> _DIRECTIVE_: Copy out the whole listing, swapping each "vaulted ceiling" for "sloped ceiling" and leaving everything else untouched.
-- EXERCISE MATERIAL start --
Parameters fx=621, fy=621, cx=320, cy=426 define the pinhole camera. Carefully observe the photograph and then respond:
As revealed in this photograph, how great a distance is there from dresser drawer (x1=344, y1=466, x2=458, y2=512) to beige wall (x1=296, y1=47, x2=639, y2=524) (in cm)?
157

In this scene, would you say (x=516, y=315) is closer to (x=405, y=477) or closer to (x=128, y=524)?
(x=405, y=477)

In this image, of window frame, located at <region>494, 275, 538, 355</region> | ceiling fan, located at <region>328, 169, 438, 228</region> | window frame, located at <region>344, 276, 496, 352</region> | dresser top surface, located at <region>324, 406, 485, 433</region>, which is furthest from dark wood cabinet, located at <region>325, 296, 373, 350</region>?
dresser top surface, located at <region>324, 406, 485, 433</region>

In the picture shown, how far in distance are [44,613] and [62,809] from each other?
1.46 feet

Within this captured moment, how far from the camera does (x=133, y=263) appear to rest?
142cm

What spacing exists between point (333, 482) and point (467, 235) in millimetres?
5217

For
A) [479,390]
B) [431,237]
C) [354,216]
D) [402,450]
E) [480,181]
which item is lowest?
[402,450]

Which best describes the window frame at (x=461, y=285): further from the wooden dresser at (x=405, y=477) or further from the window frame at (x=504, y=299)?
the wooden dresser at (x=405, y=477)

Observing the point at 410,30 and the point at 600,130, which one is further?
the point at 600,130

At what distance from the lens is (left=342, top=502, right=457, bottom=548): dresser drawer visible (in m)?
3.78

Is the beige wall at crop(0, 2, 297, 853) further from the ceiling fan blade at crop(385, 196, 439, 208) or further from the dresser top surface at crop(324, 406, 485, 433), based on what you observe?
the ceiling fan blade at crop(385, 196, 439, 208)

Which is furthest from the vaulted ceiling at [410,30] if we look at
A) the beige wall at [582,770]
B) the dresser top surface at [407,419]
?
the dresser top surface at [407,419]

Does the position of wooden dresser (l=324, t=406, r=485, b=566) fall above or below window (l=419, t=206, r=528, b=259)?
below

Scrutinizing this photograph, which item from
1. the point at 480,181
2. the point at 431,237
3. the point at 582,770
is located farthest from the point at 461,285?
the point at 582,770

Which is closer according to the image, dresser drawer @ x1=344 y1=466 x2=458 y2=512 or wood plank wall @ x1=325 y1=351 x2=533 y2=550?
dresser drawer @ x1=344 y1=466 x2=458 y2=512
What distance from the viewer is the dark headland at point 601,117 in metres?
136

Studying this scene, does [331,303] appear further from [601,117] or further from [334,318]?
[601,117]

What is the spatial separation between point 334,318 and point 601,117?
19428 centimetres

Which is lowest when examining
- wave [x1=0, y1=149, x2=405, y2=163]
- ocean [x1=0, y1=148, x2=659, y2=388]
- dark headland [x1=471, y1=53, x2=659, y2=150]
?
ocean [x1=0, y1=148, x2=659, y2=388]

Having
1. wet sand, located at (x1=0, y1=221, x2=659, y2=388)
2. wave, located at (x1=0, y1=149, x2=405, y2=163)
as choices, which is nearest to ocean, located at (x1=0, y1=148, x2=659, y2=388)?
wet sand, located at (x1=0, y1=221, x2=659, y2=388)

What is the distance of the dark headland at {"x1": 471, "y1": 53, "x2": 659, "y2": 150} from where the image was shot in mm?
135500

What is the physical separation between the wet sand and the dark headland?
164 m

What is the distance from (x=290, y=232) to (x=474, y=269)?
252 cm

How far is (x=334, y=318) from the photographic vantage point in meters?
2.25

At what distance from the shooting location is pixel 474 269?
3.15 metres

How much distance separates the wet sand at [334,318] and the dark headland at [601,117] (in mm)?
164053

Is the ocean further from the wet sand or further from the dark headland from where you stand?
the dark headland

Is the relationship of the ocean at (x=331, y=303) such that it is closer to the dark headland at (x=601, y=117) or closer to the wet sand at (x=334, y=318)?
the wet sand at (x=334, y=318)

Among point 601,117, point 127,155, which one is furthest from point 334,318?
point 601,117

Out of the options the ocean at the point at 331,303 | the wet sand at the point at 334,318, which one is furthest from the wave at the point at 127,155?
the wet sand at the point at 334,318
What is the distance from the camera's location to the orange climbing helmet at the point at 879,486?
-- EXERCISE MATERIAL end --
> _CORRECT RESULT_:
Parameters fx=621, fy=621, cx=320, cy=426 define the pinhole camera. Carefully observe the photograph and then respond:
As revealed in this photograph, how great a distance is there from dresser drawer (x1=344, y1=466, x2=458, y2=512) to beige wall (x1=296, y1=47, x2=639, y2=524) (in cm)?
157

In this scene, would you say (x=516, y=315) is closer to (x=405, y=477) or closer to (x=128, y=524)?
(x=405, y=477)

In this image, of window frame, located at <region>494, 275, 538, 355</region> | ceiling fan, located at <region>328, 169, 438, 228</region> | window frame, located at <region>344, 276, 496, 352</region> | dresser top surface, located at <region>324, 406, 485, 433</region>, which is furthest from dark wood cabinet, located at <region>325, 296, 373, 350</region>?
dresser top surface, located at <region>324, 406, 485, 433</region>

In the picture shown, how far in distance are [44,613] and [62,809] from each other?
1.46 feet

Within this captured moment, how far from the camera does (x=133, y=263) appear to rest?
142cm

What spacing exists between point (333, 482) and point (467, 235) in millimetres?
5217

For
A) [479,390]
B) [431,237]
C) [354,216]
D) [402,450]
E) [480,181]
which item is lowest?
[402,450]

Which best describes the window frame at (x=461, y=285): further from the wooden dresser at (x=405, y=477) or further from the window frame at (x=504, y=299)?
the wooden dresser at (x=405, y=477)

Observing the point at 410,30 and the point at 600,130, which one is further?
the point at 600,130

At what distance from the lens is (left=342, top=502, right=457, bottom=548): dresser drawer visible (in m)?
3.78

Is the beige wall at crop(0, 2, 297, 853) further from the ceiling fan blade at crop(385, 196, 439, 208) or further from the dresser top surface at crop(324, 406, 485, 433), based on what you observe?
the ceiling fan blade at crop(385, 196, 439, 208)

Which is furthest from the sloped ceiling at [410,30] if we look at
A) the beige wall at [582,770]
B) the dresser top surface at [407,419]
?
the dresser top surface at [407,419]

Does the position of wooden dresser (l=324, t=406, r=485, b=566) fall above or below window (l=419, t=206, r=528, b=259)?
below

Scrutinizing this photograph, which item from
1. the point at 480,181
2. the point at 431,237
3. the point at 582,770
is located farthest from the point at 461,285?
the point at 582,770

Which is closer according to the image, dresser drawer @ x1=344 y1=466 x2=458 y2=512 or wood plank wall @ x1=325 y1=351 x2=533 y2=550?
dresser drawer @ x1=344 y1=466 x2=458 y2=512
What distance from the viewer is the dark headland at point 601,117 in metres?
136

Studying this scene, does [331,303] appear further from [601,117] or further from [334,318]?
[601,117]

What is the spatial separation between point 334,318 and point 601,117?
19428 centimetres

Which is lowest when examining
- wave [x1=0, y1=149, x2=405, y2=163]
- ocean [x1=0, y1=148, x2=659, y2=388]
- dark headland [x1=471, y1=53, x2=659, y2=150]
?
ocean [x1=0, y1=148, x2=659, y2=388]

Having
1. wet sand, located at (x1=0, y1=221, x2=659, y2=388)
2. wave, located at (x1=0, y1=149, x2=405, y2=163)
as choices, which is nearest to ocean, located at (x1=0, y1=148, x2=659, y2=388)?
wet sand, located at (x1=0, y1=221, x2=659, y2=388)

What is the distance of the dark headland at {"x1": 471, "y1": 53, "x2": 659, "y2": 150} from where the image was shot in mm?
135500

What is the physical separation between the wet sand and the dark headland?
164 m

What is the distance from (x=290, y=232) to (x=474, y=269)?
252 cm

How far is (x=334, y=318) from the photographic vantage point in meters?
2.25

At what distance from the shooting location is pixel 474 269?
3.15 metres

How much distance separates the wet sand at [334,318] and the dark headland at [601,117] (in mm)?
164053

Is the ocean further from the wet sand or further from the dark headland from where you stand?
the dark headland

Is the relationship of the ocean at (x=331, y=303) such that it is closer to the dark headland at (x=601, y=117) or closer to the wet sand at (x=334, y=318)?
the wet sand at (x=334, y=318)

Among point 601,117, point 127,155, which one is furthest from point 334,318?
point 601,117

Out of the options the ocean at the point at 331,303 | the wet sand at the point at 334,318, which one is furthest from the wave at the point at 127,155?
the wet sand at the point at 334,318
What is the distance from the camera's location to the orange climbing helmet at the point at 879,486?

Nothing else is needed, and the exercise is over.